* RECORDED DATA
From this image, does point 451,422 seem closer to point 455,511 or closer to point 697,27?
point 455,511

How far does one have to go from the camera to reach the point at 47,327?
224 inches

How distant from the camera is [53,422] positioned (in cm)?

* AIM OF THE TASK
Copy every one of the records above word for word.

* THE COMPLETED TASK
From this image, does point 451,422 seem closer to point 455,511 or closer to point 697,27?
point 455,511

How far does one have to go from the camera to reach the point at 47,327?
224 inches

How distant from the camera is [53,422] positioned (in cm)?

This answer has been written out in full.